Prerequisite: COM 530
COM 595
Digital Communication
The concentration in digital communication examines the strategic use of digital technologies for communication professionals. This concentration addresses how to use the Web and social media to reach out to diverse publics and how to incorporate digital with traditional communication campaigns. Courses include effective Web design and strategy, public relations in the digital age, using digital and social media, and devising a digital strategy for a non-profit organization. Digital communication tools are an important part of the modern communication workplace.
Prerequisite: COM 545
COM 596
Transmedia Storytelling
Transmedia storytelling is the practice of designing, sharing, and participating in a cohesive story experience across multiple traditional and digital delivery platforms - for entertainment, advertising and marketing, or social change. The course provides student with a unique, authentic, and industry relevant learning opportunity. Students will have access to current theory, industry examples and advice, and will undertake learning activities that will equip them with the tools needed to start developing their own ideas.
Prerequisite: COM 588
COM 597
Entertainment Business Finance
The Entertainment Business Finance course focuses on the financial decisions and issues that face the entertainment industry professionals. During this course, students identify and evaluate entertainment business opportunities and projects using financial principles; they also learn how to raise the necessary finances to fund an entertainment company and/or project. Students develop financial projections, including startup funds and pro forma income statements for their chosen business. Additional topics in the course include the development of financial decision-making skills, financial planning, capital management, operations expense management and personal finance.
Prerequisite: COM 545
COM 598
Research Project
This course provides an in-depth look at one or more research topics in communication. Students will become familiar with current research, acquire specialized communication analysis skills, and learn how to conduct research. The intent of the course is to provide students with considerable expertise in an area of measurement that is currently a focus of research. Topics covered may vary from term to term.

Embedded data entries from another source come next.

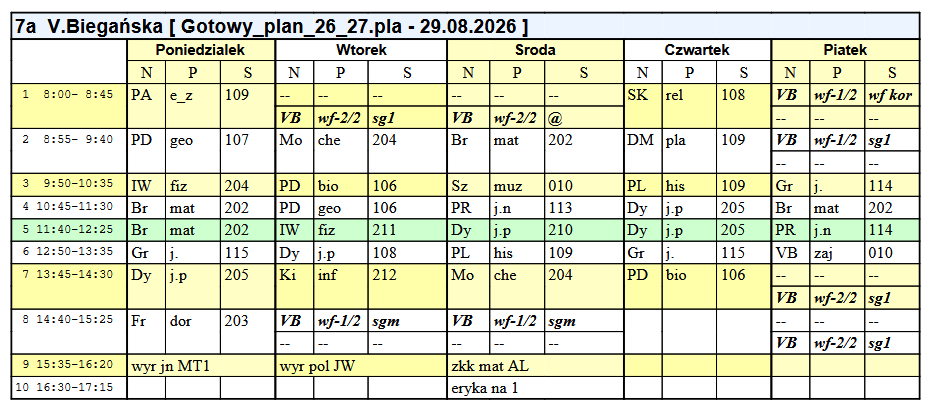 7a V.Biegańska [ Gotowy_plan_26_27.pla - 29.08.2026 ]

| | Poniedzialek | | | Wtorek | | | Sroda | | | Czwartek | | | Piatek | | |
|---|---|---|---|---|---|---|---|---|---|---|---|---|---|---|---|
| | N | P | S | N | P | S | N | P | S | N | P | S | N | P | S |
| 1 8:00- 8:45 | PA | e_z | 109 | -- | -- | -- | -- | -- | -- | SK | rel | 108 | VB | wf-1/2 | wf kor |
| | | | | VB | wf-2/2 | sg1 | VB | wf-2/2 | @ | | | | -- | -- | -- |
| 2 8:55- 9:40 | PD | geo | 107 | Mo | che | 204 | Br | mat | 202 | DM | pla | 109 | VB | wf-1/2 | sg1 |
| | | | | | | | | | | | | | -- | -- | -- |
| 3 9:50-10:35 | IW | fiz | 204 | PD | bio | 106 | Sz | muz | 010 | PL | his | 109 | Gr | j. | 114 |
| 4 10:45-11:30 | Br | mat | 202 | PD | geo | 106 | PR | j.n | 113 | Dy | j.p | 205 | Br | mat | 202 |
| 5 11:40-12:25 | Br | mat | 202 | IW | fiz | 211 | Dy | j.p | 210 | Dy | j.p | 205 | PR | j.n | 114 |
| 6 12:50-13:35 | Gr | j. | 115 | Dy | j.p | 108 | PL | his | 109 | Gr | j. | 115 | VB | zaj | 010 |
| 7 13:45-14:30 | Dy | j.p | 205 | Ki | inf | 212 | Mo | che | 204 | PD | bio | 106 | -- | -- | -- |
| | | | | | | | | | | | | | VB | wf-2/2 | sg1 |
| 8 14:40-15:25 | Fr | dor | 203 | VB | wf-1/2 | sgm | VB | wf-1/2 | sgm | | | | -- | -- | -- |
| | | | | -- | -- | -- | -- | -- | -- | | | | VB | wf-2/2 | sg1 |
| 9 15:35-16:20 | wyr jn MT1 | | | wyr pol JW | | | zkk mat AL | | | | | | | | |
| 10 16:30-17:15 | | | | | | | eryka na 1 | | | | | | | | |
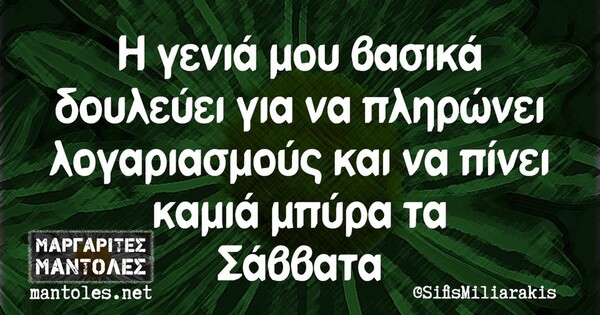 Η γενιά μου βασικά δουλεύει για να πληρώνει λογαριασμούς και να πίνει καμιά μπύρα τα Σάββατα

ΜΑΡΓΑΡΙΤΕΣ ΜΑΝΤΟΛΕΣ
mantoles.net

©SifisMiliarakis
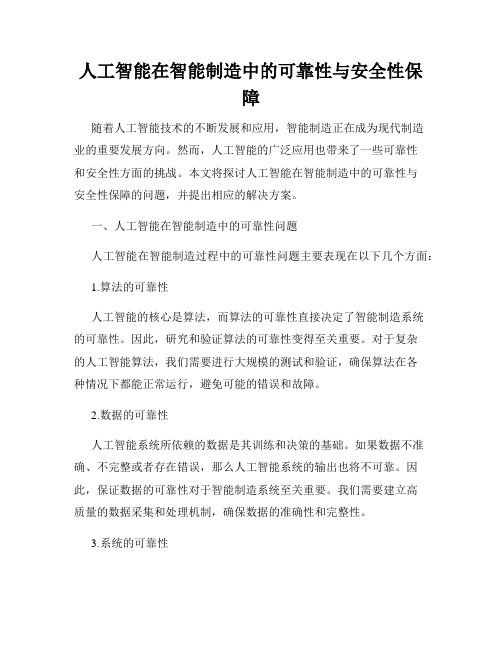 人工智能在智能制造中的可靠性与安全性保障

随着人工智能技术的不断发展和应用，智能制造正在成为现代制造业的重要发展方向。然而，人工智能的广泛应用也带来了一些可靠性和安全性方面的挑战。本文将探讨人工智能在智能制造中的可靠性与安全性保障的问题，并提出相应的解决方案。

一、人工智能在智能制造中的可靠性问题

人工智能在智能制造过程中的可靠性问题主要表现在以下几个方面：

1.算法的可靠性

人工智能的核心是算法，而算法的可靠性直接决定了智能制造系统的可靠性。因此，研究和验证算法的可靠性变得至关重要。对于复杂的人工智能算法，我们需要进行大规模的测试和验证，确保算法在各种情况下都能正常运行，避免可能的错误和故障。

2.数据的可靠性

人工智能系统所依赖的数据是其训练和决策的基础。如果数据不准确、不完整或者存在错误，那么人工智能系统的输出也将不可靠。因此，保证数据的可靠性对于智能制造系统至关重要。我们需要建立高质量的数据采集和处理机制，确保数据的准确性和完整性。

3.系统的可靠性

Prerequisite: Advisor's approval
COM 599
Research Thesis
A student accepted for the thesis option will work very closely with his/her thesis director. The student will have to examine a theoretical model related to communication, supported by an in-depth review of the relevant literature; the student should come up with research hypotheses or research questions. These hypotheses or questions will be examined/ tested through primary quantitative or qualitative research methods. The final draft of the thesis will be read and approved by a thesis committee. After the thesis is approved, it will have to be orally defended. All faculty members of the concerned department will be invited to attend the thesis defense. The final submitted thesis must be written in accordance with the style guidelines of APA publication.